NetJets sells fractional ownership stakes in private jets, meaning the passengers on board likely paid significant money for the privilege of flying in exactly this kind of aircraft. The company is one of the largest private aviation operators in the world. Whether that changes anything about how the crash investigation proceeds remains to be seen.

Third Major Aviation Crash in Three Days

CBS News put this crash in a context that is hard to sit with. This was the third significant aviation accident in as many days. On Monday, a B-52 bomber crashed during a test flight at Edwards Air Force Base in California, killing all eight people on board.

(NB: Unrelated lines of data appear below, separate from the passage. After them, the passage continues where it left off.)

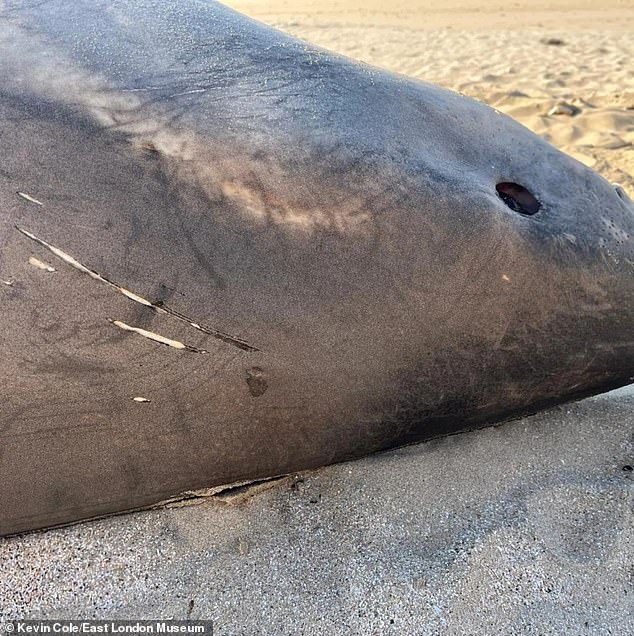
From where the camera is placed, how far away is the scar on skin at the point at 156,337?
46.6 inches

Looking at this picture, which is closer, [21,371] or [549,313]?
[21,371]

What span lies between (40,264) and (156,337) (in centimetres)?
25

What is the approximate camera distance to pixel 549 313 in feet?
4.63

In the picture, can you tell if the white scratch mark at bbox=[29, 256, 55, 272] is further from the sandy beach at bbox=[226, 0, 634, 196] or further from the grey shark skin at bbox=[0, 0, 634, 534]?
the sandy beach at bbox=[226, 0, 634, 196]

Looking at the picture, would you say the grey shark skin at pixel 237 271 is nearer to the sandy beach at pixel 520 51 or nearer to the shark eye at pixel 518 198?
the shark eye at pixel 518 198

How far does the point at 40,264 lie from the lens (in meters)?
1.17

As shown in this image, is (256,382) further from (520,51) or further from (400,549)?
(520,51)

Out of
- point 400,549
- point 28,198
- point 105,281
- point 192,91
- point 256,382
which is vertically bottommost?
point 400,549

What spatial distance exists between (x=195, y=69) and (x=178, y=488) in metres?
0.93

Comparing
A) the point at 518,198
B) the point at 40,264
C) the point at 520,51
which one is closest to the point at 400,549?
the point at 518,198

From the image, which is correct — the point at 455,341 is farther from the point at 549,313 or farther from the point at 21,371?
the point at 21,371

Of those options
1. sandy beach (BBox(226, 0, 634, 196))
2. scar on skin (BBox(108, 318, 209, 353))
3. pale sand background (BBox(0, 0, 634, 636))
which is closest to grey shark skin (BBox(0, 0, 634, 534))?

On Sunday, 12 people died when a plane carrying skydivers crashed in Missouri.

The National Transportation Safety Board will lead the investigation into the Laredo crash, with the FBI and FAA also involved, according to BBC News. Loop 20 remained shut down through at least Wednesday as investigators worked the scene. The NTSB has a full plate right now.

The Dingo Take

Let's be honest about what we just watched. A burning corporate jet split in half on a highway in south Texas, and the people who made the difference between four survivors and zero were not some rapid-response aviation rescue unit. They were a woman driving her co-workers home, her husband, and two strangers who apparently keep a sledgehammer accessible. That is the story. Not the corporate statement from NetJets. Not the FBI involvement. The ordinary people who ran toward a plane fire at 10 p.m. on a Tuesday.

And yes, this is the third fatal aviation accident in three days in this country. A B-52 went down in California on Monday. Twelve people died in a skydiving plane crash in Missouri on Sunday. Whether that represents a genuine pattern worth scrutinizing or just the kind of clustering that happens in a country with roughly 45,000 flights per day is a question the NTSB will eventually have to answer. Right now the agencies investigating have more wreckage than they can process.

The one person who died in Laredo still hasn't been identified publicly. Five people are in stable condition in a Texas hospital because strangers refused to stand back and watch. The plane belongs to a company that made Warren Buffett billions. None of those things cancel each other out. Hold all of it at once.